New Mexico will seek out a bigger share of the nation’s outdoor recreation economy by creating a special division dedicated to expanding the state’s foothold in the lucrative industry.
At a state park in the Sangre de Cristo Mountains, Democratic Gov. Michelle Lujan Grisham signed legislation that creates a special outdoor recreation division. The plan takes cues from other states in the West such as Colorado that actively promote outdoor adventure as an engine of economic development and a resource for public health and consciousness about natural wonders.
Bill sponsors including Rep.

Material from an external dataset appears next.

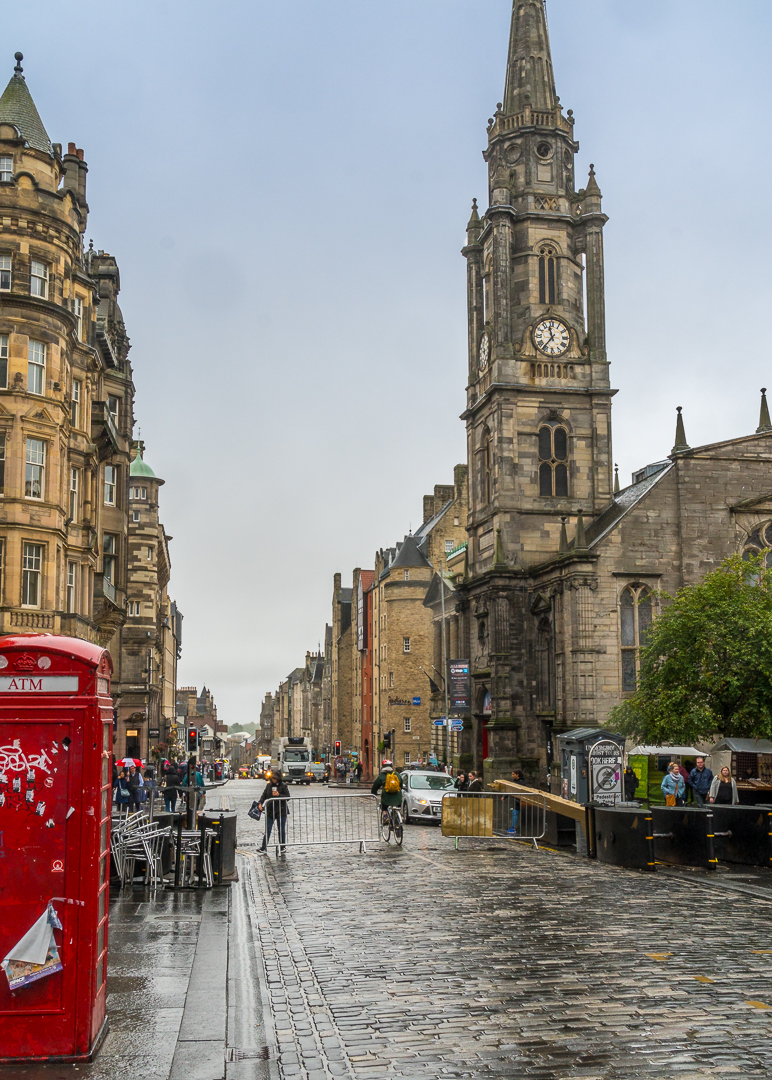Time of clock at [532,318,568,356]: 11:36
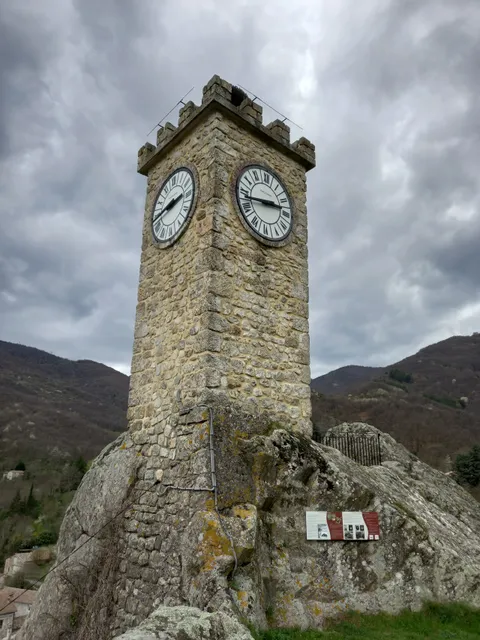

Angelica Rubio of Las Cruces say they’ve added a unique component: a public-private grant fund to underwrite outdoor experiences for children from low-income households and diverse backgrounds who might not otherwise have the time or means to explore nature.
“There is no book big enough to be able to teach what the outdoors can,” Rubio said. “I really want kids to get their hands and feet dirty.”
Rubio expressed confidence that outdoor apparel companies would help sponsor grants for children.
The Democrat-led Legislature approved an initial $200,000 in general fund spending to set up the new division within the Economic Development Department. Another $100,000 pays for infrastructure and trail projects by the state’s Youth Conservation Corps, and the state is providing $100,000 in seed money to the grant fund for childhood programs.
Lujan Grisham recalled learning to ski and finding her love for geology as a child in the mountains outside Santa Fe, and acknowledged many children don’t have the same opportunities.
“This is about providing New Mexicans equal access,” she said.
On hand to pledge support for the initiatives were several state agency secretaries and Public Land Commissioner Stephanie Garcia Richard — who together oversee more than 30 state parks and vast tracks of trust land that are traversed by the Continental Divide Trail, archaeological sites and prime hunting grounds for big game.
Tourism Secretary Jen Schroer ticked off a list of the state’s outdoor attractions that include 17 national parks and monuments.
This story has been corrected to show the last name of the land commissioner is spelled Richard, not Richards.